Stored records:
════════
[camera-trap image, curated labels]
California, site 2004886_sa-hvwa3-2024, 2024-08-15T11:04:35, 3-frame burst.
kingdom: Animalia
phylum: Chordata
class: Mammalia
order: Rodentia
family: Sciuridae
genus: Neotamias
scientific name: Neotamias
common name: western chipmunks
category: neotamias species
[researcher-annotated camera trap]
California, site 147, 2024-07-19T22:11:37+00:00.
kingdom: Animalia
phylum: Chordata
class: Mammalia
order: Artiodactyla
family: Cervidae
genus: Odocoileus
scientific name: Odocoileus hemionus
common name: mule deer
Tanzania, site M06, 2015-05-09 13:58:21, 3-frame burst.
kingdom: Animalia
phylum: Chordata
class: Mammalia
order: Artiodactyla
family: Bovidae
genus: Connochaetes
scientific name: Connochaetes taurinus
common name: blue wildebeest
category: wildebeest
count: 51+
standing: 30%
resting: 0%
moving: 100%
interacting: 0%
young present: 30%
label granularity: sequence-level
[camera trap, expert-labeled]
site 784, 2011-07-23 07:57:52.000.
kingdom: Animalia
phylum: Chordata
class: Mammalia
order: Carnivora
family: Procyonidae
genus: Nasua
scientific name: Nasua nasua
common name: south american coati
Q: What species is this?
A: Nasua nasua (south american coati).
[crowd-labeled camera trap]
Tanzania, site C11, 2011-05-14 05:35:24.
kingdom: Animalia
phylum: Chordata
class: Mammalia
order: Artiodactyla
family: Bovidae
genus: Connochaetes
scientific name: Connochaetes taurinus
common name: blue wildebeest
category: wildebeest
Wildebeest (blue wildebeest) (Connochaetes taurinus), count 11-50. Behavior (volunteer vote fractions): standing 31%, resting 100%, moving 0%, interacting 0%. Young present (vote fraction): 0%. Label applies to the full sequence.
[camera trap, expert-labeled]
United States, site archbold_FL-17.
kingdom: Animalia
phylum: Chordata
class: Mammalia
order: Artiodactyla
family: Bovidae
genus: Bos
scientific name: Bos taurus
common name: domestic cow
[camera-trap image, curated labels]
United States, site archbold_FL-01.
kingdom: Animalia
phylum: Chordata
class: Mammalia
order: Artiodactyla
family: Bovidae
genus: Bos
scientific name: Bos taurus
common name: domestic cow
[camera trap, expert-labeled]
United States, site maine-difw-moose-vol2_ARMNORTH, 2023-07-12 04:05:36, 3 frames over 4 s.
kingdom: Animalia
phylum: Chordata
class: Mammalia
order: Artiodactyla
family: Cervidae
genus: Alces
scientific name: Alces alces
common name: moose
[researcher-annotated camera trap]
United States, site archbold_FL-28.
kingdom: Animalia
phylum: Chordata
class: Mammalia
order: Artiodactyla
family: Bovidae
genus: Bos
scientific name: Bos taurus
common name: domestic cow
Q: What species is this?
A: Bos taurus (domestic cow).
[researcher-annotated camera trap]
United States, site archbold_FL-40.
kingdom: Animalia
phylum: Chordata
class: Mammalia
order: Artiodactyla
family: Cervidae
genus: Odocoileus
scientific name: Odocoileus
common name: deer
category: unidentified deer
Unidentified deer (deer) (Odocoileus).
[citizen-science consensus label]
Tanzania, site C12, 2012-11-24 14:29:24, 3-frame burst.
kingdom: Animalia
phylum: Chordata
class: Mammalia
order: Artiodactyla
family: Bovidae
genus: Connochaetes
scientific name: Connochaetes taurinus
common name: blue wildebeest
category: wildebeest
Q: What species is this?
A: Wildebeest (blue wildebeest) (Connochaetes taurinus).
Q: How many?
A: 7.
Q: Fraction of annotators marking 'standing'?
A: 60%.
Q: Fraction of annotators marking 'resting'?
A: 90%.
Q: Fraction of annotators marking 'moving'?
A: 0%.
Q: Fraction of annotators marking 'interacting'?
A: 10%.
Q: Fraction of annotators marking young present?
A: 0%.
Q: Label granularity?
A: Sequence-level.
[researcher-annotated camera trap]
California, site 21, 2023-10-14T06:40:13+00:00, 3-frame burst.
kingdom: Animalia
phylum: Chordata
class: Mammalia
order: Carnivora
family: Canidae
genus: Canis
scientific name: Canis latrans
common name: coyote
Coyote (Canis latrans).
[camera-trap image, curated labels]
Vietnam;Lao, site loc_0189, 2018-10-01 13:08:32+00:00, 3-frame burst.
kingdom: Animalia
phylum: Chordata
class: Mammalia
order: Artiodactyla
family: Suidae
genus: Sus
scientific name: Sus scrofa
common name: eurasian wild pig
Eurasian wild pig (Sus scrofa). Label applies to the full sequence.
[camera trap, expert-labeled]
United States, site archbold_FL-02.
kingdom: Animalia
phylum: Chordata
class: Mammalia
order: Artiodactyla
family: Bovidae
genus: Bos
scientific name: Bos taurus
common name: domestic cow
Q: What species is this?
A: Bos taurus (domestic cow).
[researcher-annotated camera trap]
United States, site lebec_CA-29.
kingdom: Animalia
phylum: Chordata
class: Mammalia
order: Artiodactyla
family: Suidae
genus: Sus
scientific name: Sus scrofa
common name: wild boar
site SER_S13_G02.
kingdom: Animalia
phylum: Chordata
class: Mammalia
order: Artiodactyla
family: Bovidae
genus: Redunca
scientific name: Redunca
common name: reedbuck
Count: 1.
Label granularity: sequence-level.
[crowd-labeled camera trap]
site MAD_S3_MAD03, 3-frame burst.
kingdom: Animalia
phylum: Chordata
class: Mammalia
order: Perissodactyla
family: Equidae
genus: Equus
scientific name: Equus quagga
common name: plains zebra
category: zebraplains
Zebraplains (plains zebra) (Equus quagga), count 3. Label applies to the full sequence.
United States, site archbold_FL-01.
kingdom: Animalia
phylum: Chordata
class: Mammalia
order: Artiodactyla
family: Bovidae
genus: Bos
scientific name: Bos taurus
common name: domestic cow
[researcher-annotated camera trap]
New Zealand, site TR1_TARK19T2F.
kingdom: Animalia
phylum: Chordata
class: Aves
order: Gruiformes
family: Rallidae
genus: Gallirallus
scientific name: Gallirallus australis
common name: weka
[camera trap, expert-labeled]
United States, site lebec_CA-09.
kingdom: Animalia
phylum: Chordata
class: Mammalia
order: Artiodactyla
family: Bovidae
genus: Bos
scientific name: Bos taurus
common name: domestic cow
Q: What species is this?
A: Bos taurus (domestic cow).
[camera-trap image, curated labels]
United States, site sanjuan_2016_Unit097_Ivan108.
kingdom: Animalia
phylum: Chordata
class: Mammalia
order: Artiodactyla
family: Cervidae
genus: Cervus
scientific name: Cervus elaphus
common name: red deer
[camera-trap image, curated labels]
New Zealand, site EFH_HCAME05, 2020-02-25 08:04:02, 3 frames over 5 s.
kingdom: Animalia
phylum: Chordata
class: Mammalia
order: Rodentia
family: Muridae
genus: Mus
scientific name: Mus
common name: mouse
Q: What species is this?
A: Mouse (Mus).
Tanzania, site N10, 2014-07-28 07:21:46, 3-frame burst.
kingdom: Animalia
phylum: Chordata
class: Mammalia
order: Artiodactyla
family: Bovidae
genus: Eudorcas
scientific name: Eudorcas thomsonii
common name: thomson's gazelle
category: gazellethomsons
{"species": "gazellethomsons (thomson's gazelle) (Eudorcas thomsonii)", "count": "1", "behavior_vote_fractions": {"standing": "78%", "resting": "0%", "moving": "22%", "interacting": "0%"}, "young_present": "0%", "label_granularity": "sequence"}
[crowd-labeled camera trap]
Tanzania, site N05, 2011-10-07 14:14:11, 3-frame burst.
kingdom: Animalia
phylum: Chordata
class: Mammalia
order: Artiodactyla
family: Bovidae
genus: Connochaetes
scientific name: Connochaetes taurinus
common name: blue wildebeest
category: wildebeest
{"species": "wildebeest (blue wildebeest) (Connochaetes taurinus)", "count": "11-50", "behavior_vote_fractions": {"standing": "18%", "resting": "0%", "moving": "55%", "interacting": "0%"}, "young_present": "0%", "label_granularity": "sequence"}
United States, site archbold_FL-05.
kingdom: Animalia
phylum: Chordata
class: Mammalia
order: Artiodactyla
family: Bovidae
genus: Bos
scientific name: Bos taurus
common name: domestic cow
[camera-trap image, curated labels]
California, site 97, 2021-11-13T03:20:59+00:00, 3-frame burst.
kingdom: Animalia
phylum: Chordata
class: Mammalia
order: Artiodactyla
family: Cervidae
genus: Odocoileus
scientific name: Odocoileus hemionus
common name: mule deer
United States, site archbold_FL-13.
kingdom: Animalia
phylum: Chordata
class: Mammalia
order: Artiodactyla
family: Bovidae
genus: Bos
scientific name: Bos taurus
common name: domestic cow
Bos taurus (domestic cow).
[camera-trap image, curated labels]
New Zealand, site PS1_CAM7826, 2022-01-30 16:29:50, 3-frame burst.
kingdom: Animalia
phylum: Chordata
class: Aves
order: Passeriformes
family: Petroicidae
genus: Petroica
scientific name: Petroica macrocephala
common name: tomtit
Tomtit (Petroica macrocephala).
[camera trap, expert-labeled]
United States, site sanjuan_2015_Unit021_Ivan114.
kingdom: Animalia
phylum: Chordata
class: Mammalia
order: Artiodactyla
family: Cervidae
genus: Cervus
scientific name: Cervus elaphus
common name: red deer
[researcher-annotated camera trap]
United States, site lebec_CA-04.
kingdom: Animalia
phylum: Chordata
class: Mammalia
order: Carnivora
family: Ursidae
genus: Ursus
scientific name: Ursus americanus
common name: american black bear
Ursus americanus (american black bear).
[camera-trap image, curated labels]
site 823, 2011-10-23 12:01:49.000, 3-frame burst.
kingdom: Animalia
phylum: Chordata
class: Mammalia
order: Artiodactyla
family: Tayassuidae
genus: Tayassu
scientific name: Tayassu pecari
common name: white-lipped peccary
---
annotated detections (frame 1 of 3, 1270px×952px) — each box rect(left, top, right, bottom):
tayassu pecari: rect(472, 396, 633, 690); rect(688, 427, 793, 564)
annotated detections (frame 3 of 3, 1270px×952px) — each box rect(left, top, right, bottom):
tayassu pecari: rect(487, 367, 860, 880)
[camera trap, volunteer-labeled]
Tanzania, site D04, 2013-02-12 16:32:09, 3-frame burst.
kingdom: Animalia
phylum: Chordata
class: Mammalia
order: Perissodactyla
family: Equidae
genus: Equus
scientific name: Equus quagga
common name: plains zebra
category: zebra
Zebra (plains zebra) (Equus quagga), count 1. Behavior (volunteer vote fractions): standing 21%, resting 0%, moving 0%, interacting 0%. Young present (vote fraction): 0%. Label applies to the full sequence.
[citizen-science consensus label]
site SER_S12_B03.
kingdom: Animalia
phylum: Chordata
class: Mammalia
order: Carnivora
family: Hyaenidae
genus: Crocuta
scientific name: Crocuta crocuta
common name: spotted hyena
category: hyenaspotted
════════
- TASK INSTRUCTIONS -
Go over the data above and copy every line that has the word "thomsonii" in it.

- RESULT -
scientific name: Eudorcas thomsonii
{"species": "gazellethomsons (thomson's gazelle) (Eudorcas thomsonii)", "count": "1", "behavior_vote_fractions": {"standing": "78%", "resting": "0%", "moving": "22%", "interacting": "0%"}, "young_present": "0%", "label_granularity": "sequence"}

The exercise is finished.